Exclusion of Evidence

Introduction

This chapter takes you through the **conduct of a criminal trial** — both the **summary trial** in the magistrates' court and the **trial on indictment** in the Crown Court. It sets out the **stages of each trial in sequence**, the **submission of no case to answer** under **R v Galbraith [1981]**, the rules on **leading and non-leading questions**, the **competence and compellability** of witnesses (including the **defendant's spouse** under **s. 80 PACE 1984**), the regime of **special measures** under the **YJCEA 1999**, **modes of address** in court, and the **solicitor's duty to the court** under the **SRA Code of Conduct** and **R v Farooqi [2013]**.

Assessment focus

Trial procedure is heavily examined in the SQE1 FLK2 Criminal Practice assessment. You should be able to **order the stages** of a summary trial and a trial on indictment, identify when each party may make an **opening or closing speech**, and apply the **Galbraith** three-limb test to a submission of no case to answer. You must distinguish a no-case submission (**sufficiency** of evidence) from closing submissions (**weight** of evidence).
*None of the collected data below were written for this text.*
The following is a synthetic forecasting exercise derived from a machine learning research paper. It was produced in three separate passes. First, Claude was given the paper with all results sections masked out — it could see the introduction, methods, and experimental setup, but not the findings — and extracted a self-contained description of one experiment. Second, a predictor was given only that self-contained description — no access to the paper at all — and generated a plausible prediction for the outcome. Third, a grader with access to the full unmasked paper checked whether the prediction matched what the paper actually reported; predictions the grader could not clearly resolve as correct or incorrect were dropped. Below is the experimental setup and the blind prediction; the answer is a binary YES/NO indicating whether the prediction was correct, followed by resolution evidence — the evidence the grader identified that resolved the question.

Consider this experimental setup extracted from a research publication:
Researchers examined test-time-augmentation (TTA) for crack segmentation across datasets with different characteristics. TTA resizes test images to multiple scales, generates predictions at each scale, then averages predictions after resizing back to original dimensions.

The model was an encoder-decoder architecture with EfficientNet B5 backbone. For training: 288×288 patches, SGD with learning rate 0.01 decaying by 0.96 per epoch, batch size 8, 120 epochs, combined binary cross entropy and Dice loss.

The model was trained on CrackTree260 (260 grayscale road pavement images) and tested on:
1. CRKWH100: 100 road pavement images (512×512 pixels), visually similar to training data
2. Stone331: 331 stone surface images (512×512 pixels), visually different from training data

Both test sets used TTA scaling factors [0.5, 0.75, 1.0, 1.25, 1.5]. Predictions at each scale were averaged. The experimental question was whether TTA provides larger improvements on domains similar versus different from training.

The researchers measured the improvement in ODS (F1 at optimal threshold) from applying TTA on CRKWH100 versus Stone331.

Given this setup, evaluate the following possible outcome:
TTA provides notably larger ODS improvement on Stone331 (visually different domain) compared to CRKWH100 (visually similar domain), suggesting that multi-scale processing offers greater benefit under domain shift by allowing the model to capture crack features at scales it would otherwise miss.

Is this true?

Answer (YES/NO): YES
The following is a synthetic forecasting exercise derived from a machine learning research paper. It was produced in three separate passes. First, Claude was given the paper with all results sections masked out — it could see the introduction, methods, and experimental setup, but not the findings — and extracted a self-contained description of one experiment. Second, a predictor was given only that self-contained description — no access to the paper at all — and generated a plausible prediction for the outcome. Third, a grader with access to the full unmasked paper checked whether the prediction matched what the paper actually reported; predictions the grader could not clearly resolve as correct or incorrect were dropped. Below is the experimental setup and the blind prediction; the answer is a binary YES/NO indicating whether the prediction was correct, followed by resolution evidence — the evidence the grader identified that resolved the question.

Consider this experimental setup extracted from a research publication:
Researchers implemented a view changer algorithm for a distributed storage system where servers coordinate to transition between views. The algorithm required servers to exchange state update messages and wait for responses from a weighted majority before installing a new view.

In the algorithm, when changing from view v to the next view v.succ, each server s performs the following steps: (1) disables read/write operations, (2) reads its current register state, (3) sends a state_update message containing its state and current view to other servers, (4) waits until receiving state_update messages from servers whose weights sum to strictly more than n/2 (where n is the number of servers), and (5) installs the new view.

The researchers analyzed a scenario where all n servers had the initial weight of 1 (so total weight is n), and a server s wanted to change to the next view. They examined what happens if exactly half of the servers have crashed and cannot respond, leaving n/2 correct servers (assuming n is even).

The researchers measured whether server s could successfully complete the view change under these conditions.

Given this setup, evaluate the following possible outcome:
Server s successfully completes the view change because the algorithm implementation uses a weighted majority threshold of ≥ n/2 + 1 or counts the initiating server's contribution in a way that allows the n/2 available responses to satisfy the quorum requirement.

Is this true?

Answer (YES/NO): NO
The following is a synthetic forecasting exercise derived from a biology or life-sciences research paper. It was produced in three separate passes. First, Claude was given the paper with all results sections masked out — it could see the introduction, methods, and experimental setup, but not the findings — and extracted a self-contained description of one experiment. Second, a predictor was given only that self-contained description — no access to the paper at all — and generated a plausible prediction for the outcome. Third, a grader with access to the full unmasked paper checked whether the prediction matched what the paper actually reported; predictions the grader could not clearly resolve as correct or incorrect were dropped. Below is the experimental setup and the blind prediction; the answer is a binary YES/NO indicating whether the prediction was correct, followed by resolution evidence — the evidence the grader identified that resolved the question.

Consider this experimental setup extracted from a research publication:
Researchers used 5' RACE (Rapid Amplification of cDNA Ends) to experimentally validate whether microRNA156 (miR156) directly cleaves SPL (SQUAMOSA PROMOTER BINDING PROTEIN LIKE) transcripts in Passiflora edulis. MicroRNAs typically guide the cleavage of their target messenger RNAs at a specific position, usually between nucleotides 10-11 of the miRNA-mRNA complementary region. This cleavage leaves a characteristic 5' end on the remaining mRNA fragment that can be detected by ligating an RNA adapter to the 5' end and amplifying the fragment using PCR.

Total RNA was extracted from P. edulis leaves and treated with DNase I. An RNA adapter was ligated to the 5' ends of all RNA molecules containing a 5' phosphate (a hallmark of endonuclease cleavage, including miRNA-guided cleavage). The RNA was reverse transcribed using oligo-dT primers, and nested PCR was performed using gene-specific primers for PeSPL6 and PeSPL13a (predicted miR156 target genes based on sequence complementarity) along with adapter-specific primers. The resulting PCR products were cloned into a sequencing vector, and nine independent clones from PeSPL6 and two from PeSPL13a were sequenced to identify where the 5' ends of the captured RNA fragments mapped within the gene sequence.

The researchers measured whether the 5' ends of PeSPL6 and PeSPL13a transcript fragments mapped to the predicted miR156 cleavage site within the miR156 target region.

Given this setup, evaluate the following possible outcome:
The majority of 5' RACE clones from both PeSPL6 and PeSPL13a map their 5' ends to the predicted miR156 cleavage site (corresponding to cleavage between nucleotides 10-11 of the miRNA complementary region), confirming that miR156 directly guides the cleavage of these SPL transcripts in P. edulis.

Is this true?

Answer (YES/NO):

High-frequency single best answer (SBAQ) topics include: the **compellability of the defendant's spouse** under s. 80 PACE 1984 (the 'specified offence' exception); the **two-stage special measures test** and the **single live-link measure** available to defendants; **leading questions** in examination-in-chief versus cross-examination; and the **solicitor's duty not to mislead the court**. This is a closed-book assessment — commit the cases, statutory sections and the majority-verdict numbers to memory.

Study tips

1) Learn the **stages of a summary trial** and a **trial on indictment** in order, noting the **differences** (jury empanelling; no-case submission heard in the absence of the jury; summing up and route to verdict in the Crown Court). 2) Memorise the **Galbraith** three limbs: (i) no evidence = stop; (ii) evidence at its highest cannot support conviction = stop; (iii) **credibility/reliability = leave to the jury**. 3) Learn the **majority-verdict numbers**: 12 jurors = 10–2; 11 = 10–1; 10 = 9–1; **not available with 9 jurors**; after **at least 2 hours 10 minutes**. 4) For **spouse compellability** (s. 80 PACE 1984): not compellable for the prosecution **unless a specified offence** (assault/injury to spouse or a person under 16, or a sexual offence against a person under 16); **former spouse and cohabitee are compellable**. 5) Remember the **only** special measure for a **defendant** is the **live link** (with three qualifying conditions); and that the solicitor's **duty to the court overrides** the duty to the client (**R v Farooqi**).